Mirror Protocol is a Terra DeFi project with an Ethereum token MIR, which is down more than 9% over the last 24 hours. On Mirror, users can trade synthetic versions of real equities, like shares of Amazon or Apple.

But an issue with Terra Classic validators caused a mixup in the oracle’s price reporting of LUNC, listing LUNC’s price as LUNA’s.

.@mirror_protocol has just been exploited again due to Terra Classic validators reporting the price of the new Terra 2.0 $LUNA coin (~$9.80) instead of the original Terra Classic $LUNC coin (~$0.0001)

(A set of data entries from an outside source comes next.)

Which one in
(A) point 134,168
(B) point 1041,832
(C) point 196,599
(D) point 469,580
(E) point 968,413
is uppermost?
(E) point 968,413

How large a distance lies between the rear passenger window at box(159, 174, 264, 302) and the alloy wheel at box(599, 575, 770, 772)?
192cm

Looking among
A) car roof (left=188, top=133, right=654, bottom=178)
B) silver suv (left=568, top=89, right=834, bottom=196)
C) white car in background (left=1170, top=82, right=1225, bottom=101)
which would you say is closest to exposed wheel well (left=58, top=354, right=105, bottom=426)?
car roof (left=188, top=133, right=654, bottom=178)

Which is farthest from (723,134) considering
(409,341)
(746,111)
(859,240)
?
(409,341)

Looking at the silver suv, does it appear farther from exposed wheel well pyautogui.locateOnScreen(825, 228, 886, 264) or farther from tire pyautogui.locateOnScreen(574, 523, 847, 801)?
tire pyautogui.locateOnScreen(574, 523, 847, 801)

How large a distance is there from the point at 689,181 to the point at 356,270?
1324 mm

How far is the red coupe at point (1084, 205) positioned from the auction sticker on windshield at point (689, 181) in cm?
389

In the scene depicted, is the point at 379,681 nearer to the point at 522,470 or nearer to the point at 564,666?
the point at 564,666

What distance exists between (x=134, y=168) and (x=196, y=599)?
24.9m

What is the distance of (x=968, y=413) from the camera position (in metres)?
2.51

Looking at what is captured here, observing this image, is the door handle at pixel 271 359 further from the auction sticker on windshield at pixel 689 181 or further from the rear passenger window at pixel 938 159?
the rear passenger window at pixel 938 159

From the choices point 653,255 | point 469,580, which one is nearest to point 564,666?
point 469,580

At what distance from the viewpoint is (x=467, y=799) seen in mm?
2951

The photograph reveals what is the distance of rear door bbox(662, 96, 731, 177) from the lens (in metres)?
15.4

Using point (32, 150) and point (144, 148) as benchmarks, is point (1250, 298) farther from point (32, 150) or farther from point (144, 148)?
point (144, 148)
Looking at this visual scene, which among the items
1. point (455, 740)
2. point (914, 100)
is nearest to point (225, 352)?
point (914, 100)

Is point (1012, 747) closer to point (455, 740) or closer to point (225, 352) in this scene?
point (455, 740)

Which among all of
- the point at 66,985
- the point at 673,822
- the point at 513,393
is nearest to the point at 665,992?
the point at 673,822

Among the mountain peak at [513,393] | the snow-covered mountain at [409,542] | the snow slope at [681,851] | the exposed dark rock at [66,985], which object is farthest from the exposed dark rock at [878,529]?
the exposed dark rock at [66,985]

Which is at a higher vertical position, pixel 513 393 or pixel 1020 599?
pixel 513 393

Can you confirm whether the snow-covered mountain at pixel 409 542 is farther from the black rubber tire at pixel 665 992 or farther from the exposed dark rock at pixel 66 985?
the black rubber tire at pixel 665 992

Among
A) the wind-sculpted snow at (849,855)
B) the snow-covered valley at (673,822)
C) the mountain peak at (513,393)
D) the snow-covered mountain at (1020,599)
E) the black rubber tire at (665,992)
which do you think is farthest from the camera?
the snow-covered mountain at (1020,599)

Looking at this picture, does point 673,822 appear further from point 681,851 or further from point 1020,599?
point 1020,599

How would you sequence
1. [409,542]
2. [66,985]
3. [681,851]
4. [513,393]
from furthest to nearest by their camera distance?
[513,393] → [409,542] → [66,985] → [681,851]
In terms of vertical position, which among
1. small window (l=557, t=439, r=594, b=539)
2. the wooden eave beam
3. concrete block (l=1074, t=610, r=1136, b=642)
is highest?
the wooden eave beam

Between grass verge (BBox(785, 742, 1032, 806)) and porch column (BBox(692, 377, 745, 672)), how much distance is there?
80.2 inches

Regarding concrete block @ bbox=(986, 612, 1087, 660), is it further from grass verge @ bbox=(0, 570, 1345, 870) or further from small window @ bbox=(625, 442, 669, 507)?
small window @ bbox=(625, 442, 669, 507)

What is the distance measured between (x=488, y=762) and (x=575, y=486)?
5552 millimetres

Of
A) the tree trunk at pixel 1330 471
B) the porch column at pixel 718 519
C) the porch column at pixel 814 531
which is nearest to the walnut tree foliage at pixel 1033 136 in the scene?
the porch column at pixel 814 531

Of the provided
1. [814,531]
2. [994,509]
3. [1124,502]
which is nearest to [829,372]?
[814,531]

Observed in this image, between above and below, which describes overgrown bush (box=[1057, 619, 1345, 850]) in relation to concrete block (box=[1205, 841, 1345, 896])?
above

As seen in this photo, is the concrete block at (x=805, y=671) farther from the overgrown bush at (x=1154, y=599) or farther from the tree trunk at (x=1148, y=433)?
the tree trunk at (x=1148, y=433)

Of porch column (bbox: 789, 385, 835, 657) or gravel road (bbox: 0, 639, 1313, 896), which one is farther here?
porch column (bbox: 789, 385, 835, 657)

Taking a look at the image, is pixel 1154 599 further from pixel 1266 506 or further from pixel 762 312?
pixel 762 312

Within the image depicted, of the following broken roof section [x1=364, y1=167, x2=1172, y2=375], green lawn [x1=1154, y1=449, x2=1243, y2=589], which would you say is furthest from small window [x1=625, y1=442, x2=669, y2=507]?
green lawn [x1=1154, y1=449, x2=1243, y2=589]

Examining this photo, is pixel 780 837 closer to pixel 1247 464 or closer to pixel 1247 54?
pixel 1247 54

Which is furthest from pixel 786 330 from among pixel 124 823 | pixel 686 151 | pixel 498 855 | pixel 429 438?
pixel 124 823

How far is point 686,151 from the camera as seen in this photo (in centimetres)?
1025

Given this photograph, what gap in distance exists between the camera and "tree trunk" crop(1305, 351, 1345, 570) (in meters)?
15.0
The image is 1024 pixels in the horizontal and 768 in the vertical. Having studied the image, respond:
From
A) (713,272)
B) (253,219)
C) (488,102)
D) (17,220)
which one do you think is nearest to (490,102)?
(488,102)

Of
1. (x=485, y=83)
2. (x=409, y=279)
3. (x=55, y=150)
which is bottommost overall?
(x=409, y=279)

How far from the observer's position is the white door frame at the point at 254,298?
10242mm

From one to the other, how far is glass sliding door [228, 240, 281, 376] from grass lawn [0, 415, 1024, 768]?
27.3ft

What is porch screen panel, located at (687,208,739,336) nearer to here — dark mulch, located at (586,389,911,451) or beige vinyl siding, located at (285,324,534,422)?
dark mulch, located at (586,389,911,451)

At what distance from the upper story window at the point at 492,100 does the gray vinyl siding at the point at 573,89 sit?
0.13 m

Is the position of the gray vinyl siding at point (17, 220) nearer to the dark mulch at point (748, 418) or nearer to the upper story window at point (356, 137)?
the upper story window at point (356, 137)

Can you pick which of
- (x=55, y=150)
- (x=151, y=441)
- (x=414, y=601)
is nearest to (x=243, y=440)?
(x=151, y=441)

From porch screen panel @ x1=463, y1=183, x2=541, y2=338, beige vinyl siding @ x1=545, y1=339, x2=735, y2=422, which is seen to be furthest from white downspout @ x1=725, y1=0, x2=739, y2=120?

This is a massive operations failurehttps://t.co/hO0M0UFBYq https://t.co/ygbr3ij4iS pic.twitter.com/PO0huxX8oQ

— ChainLinkGod.eth (@ChainLinkGod) May 30, 2022

The error reportedly occurred because many Terra Classic validators weren’t running an updated version of the price oracle.

This is because a majority of the #TerraClassic #LUNC validators are running an outdated version of the price oracle! You can see who is publishing bad prices here https://t.co/cKM9V1VbPh if they have a low missed-oracle vote count they need to update ASAP!!! https://t.co/h5GBrg3UGe

— Todd G | block pane (@blockpane) May 30, 2022

In short, that stark price difference enabled the attacker to use the inflated crypto to mint synthetic assets and then sell them for UST and USDC. As one user explained on Discord, the exploit caused some of Mirror’s assets to plummet.

Following the reported attack, Mirror is now seeing dramatic differences between the Pool Price and Oracle Price of mBTC, mDOT, mETH, and mGLXY. Image: mirrorprotocol.app

Early Tuesday morning, FatManTerra reported that Mirror had disabled the use of mBTC, mETH, mGLXY, and mDOT as collateral to prevent further liquidity from being drained.

As Mirror struggles to restabilize, an ambassador for Chainlink argued that the exploit could have been avoided, writing on Twitter: “This issue was 100% preventable as soon as the decision was made to rebrand $LUNA to $LUNC though proper coordination and management of the oracles.”

The Mirror Protocol team did not immediately respond to requests for comment from Decrypt.